A lesson I learned in the hospital....when you masturbate while attached to a heart monitor, it scares the nurses a lot.
I don't care. He smelled like a fucking chilli cookoff
So should I finish watching Space Jam and then get head? Or get head while secretly watching Space Jam?
You came home with a traffic cone and said, "this is my birthday condom."
Restaurants Roasting People Who Gave Them Negative Yelp Reviews (25 Pics)
I call it a party but only because that sounds better than 8 people getting drunk around a pool.

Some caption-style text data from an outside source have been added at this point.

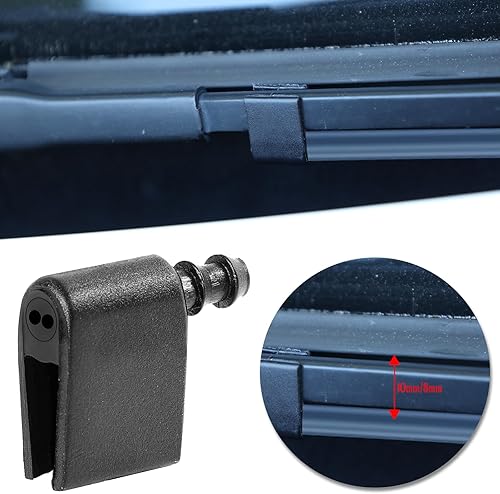 Miniatura 4 de Juego de 2 piezas para limpiaparabrisas delantero Mercedes-Benz Sprinter 2500 3500 2006-2018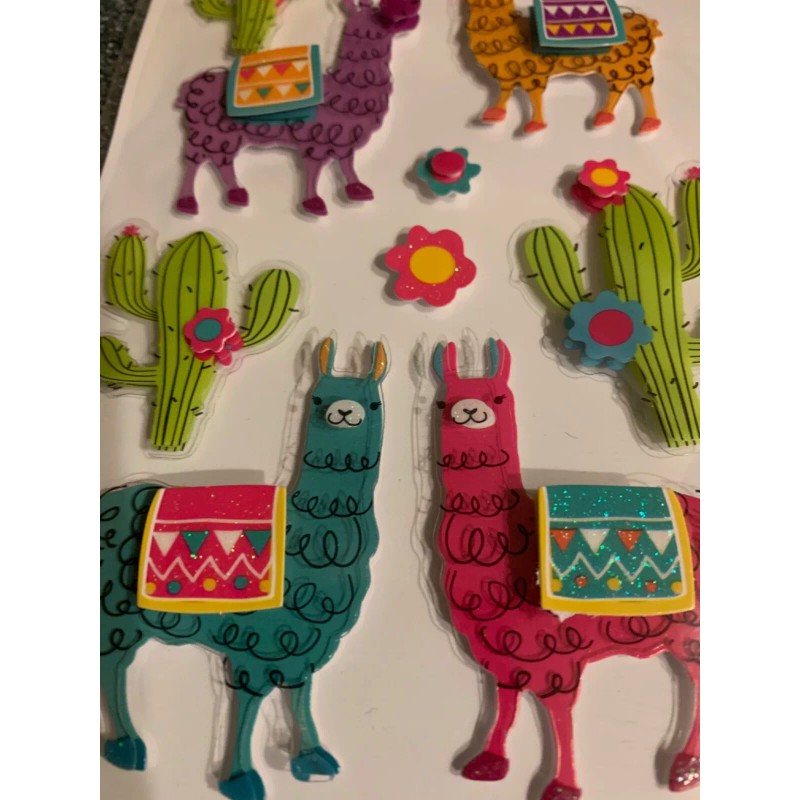 The Paper Studio LA PETITES THE PAPER STUDIO STICKERS 3D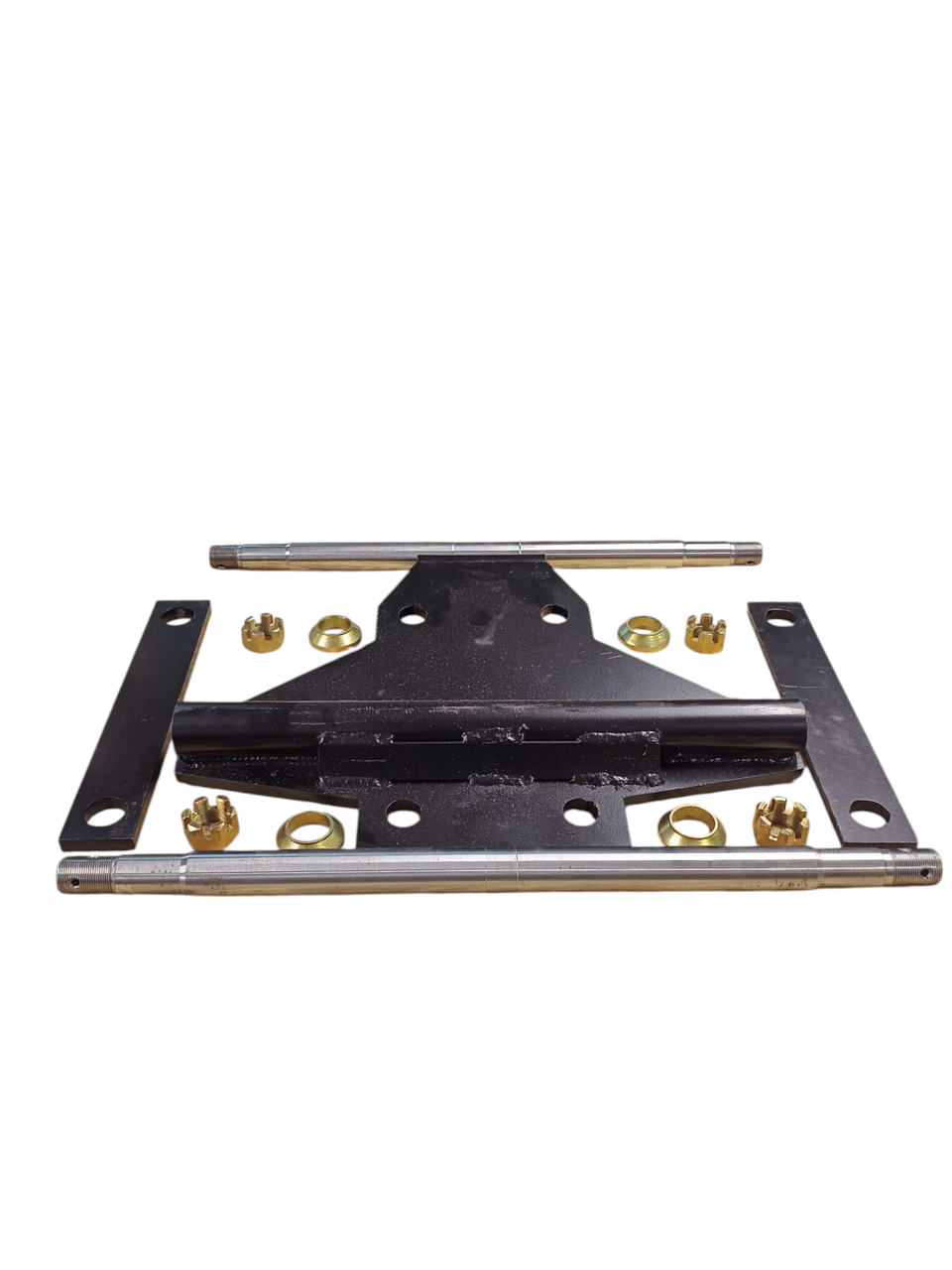 Кронштейн посилення осі навішування МТЗ з двома осями навішування та болтами, фото 1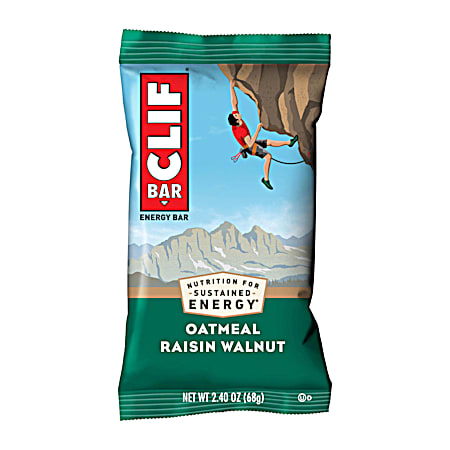 2.4 oz Oatmeal Raisin Walnut Energy Bar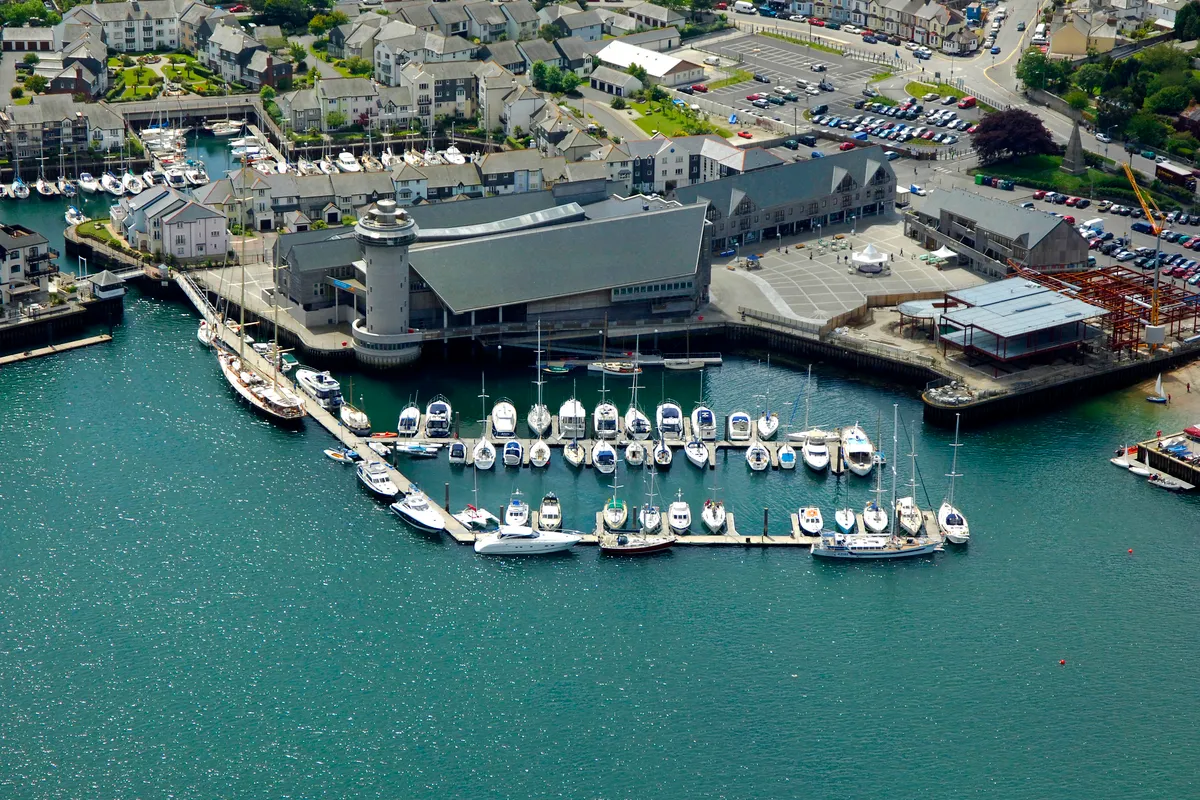 Port Pendennis Marina in Falmouth, United Kingdom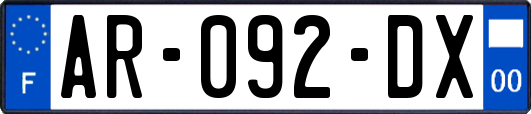 AR-092-DX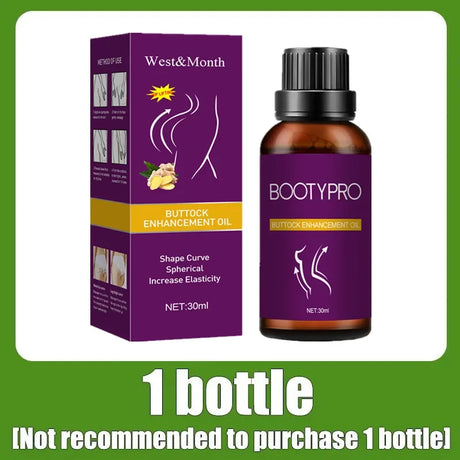 Butt Enlargement Oil Buttock Exercise Growth Breast Enhancement Effective Big Ass Enlarge Sexy Lady Hip Lift Up Massage Product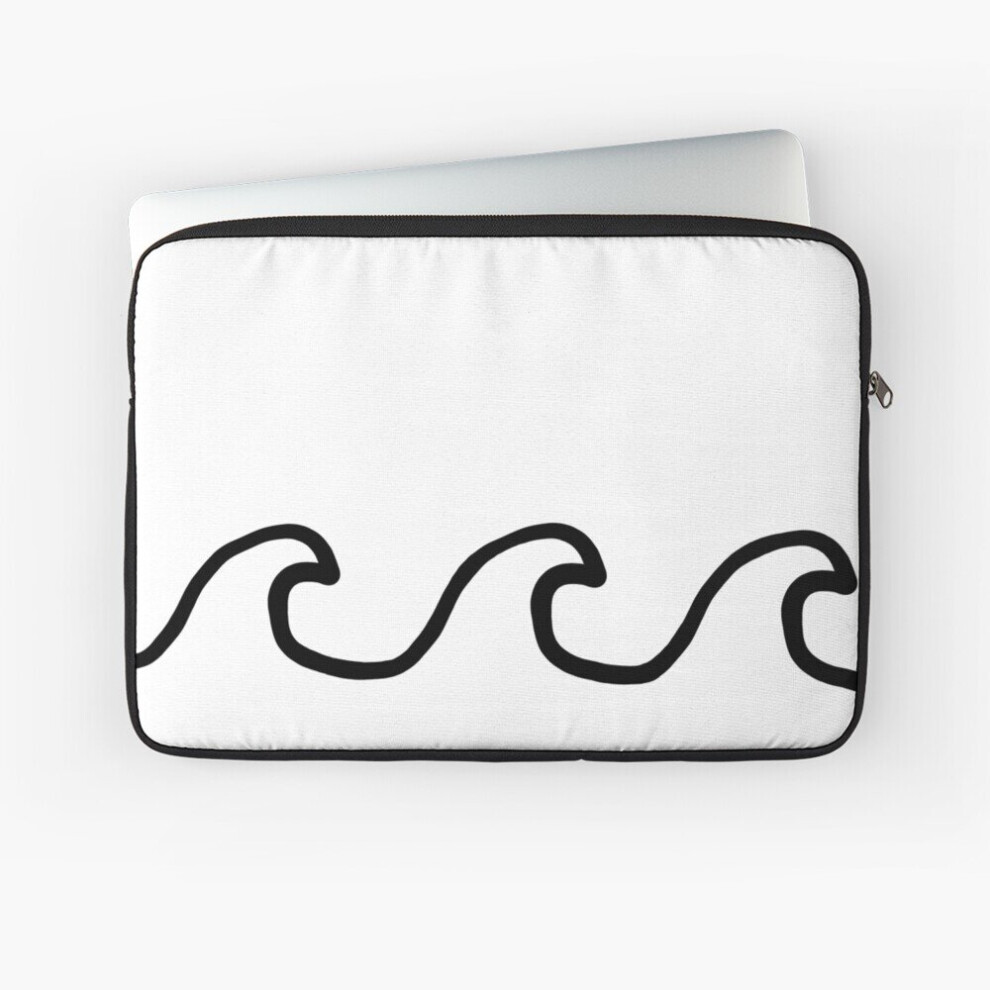 Laptop Sleeve Waves 10 12 13 15 17 Inch Case Notebook Tablet Carrying Bag Cover 7802738415148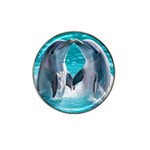 Dolphins Sea Ocean Hat Clip Ball Marker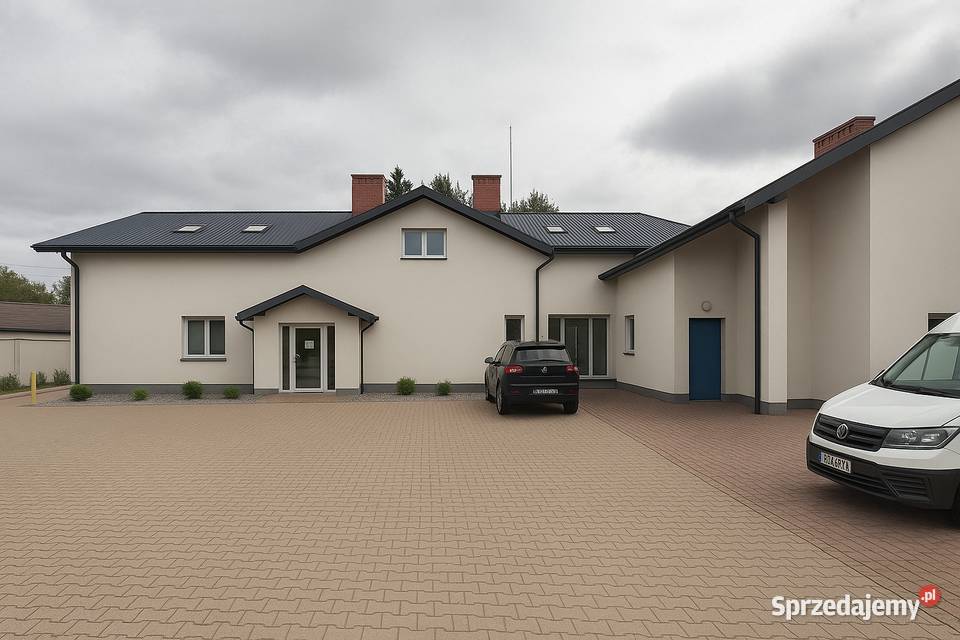 Budynek usługowy Pruszków 600 m2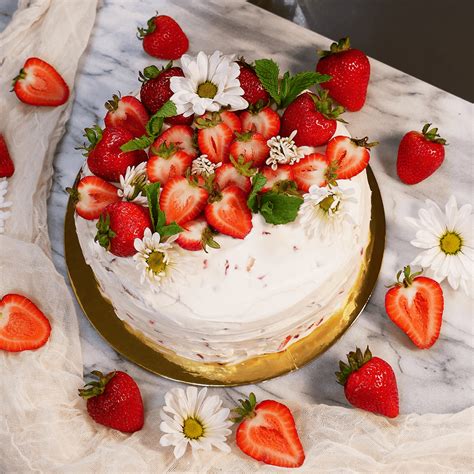 See more ideas about cookie recipes, cookie dough, desserts. Fresh Strawberry Cake | California Strawberries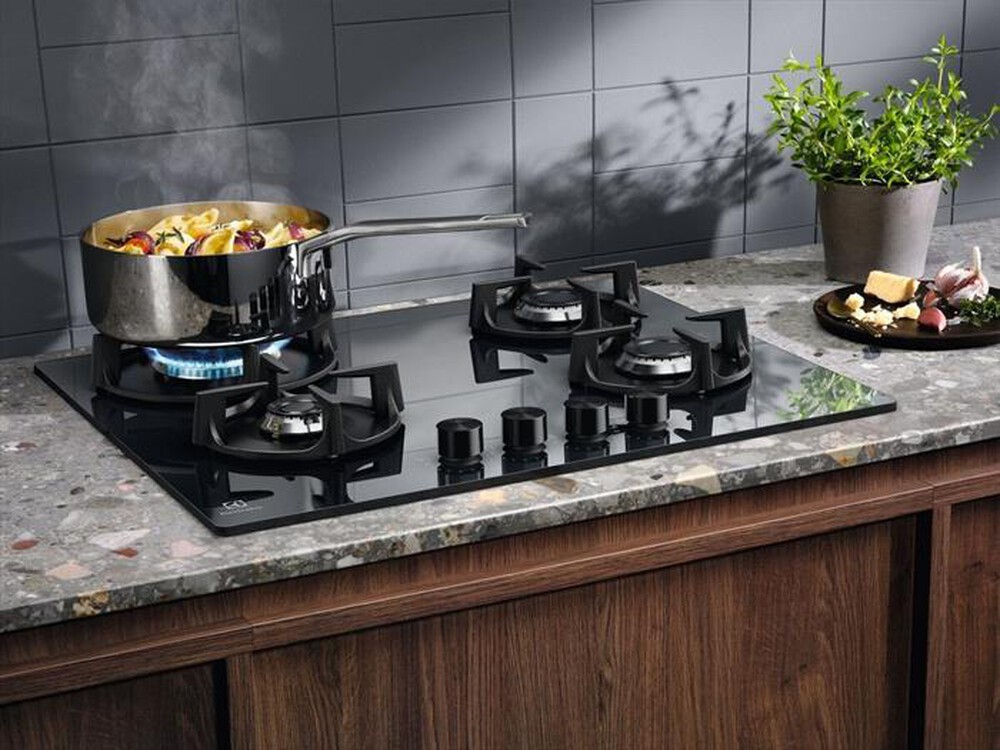 Immagine del prodotto ELECTROLUX - Piano cottura a gas EGG64272M 0cm-Vetro specchiante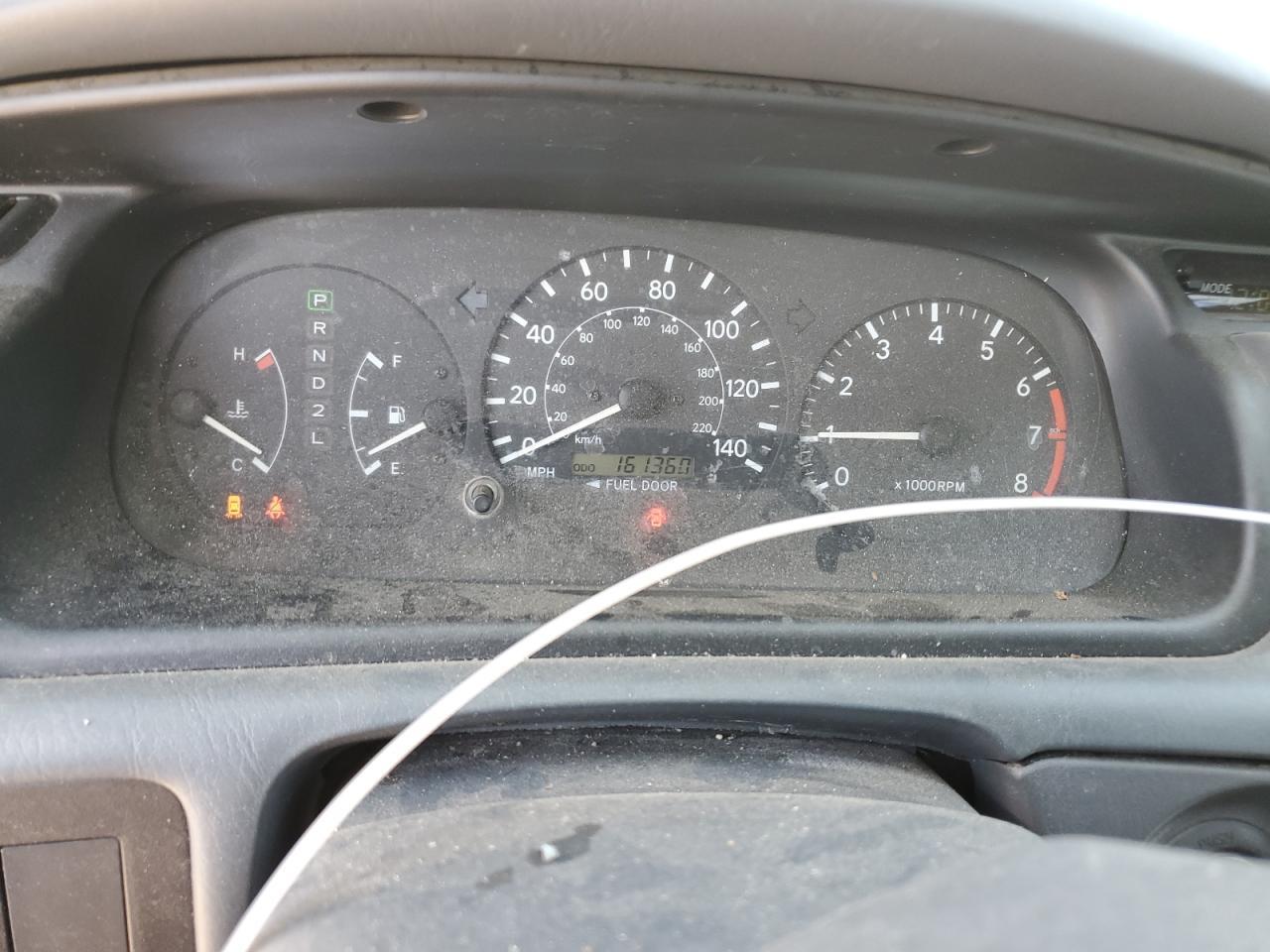 2000 TOYOTA CAMRY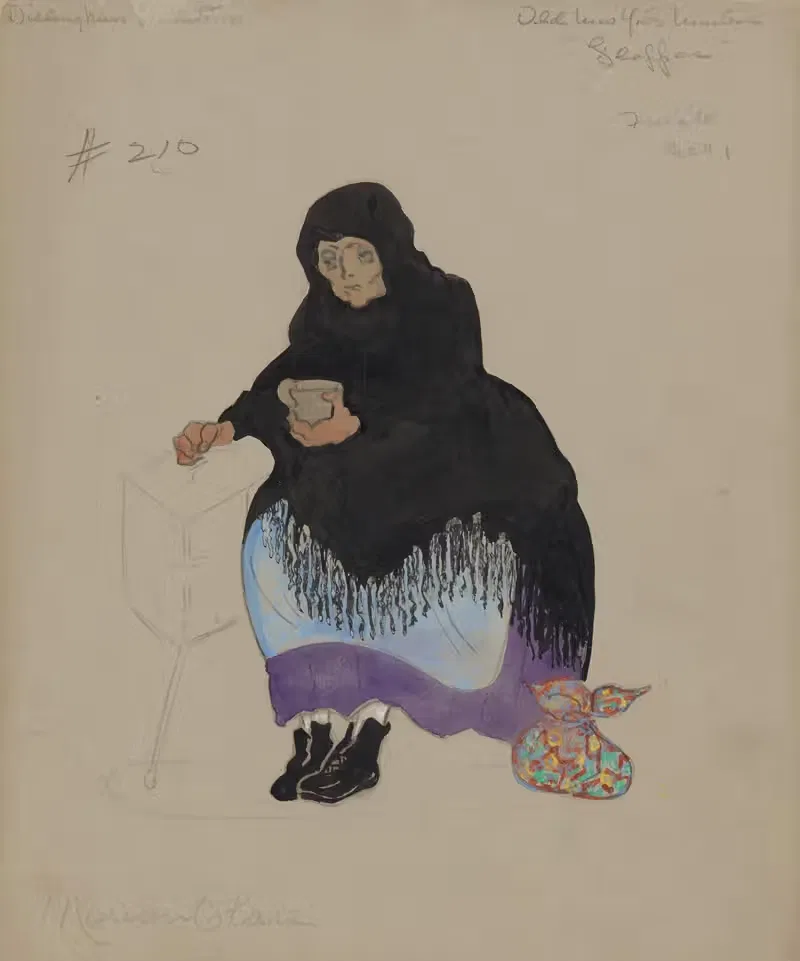 Старый Нью-Йорк Номер-Ласточки by Хелен Маргарита О'Кейн, 1920 - 1921 — digital art print download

Pulled over to puke on the way to sign closing papers on the house...Good sign of responsibility.
I was laying out of the open window, talking with him on the phone, while we were both puking at the same time.. Guys at the party called it "true love"..
Desperation looks like a $1 bottle of vodka and warm Cuban tap water.
ok I know you arent happy with the way we ended but paying someone to pass me an STD is TOTALLY FUCKED!!!
Woman Posts Harassing DMs From Creep Online, Now He’s Upset Because People Told His Mom
"Like what guy would respond to 'let's fuck. I've got bagels'??"
I'm drunk enough to know I'm texting you and sober enough to know what I'm saying to you
I HAVE DISCOVERED LONDON AND IT FILLS ME WITH JOY
you gave me money for the cab and then walked home..
One of your 'guests' left her bra in the kitchen.
Dude, does it look like any of the women I bring home wear bras?
Remember, today is also the anniversary of Harambe's death. D**** out.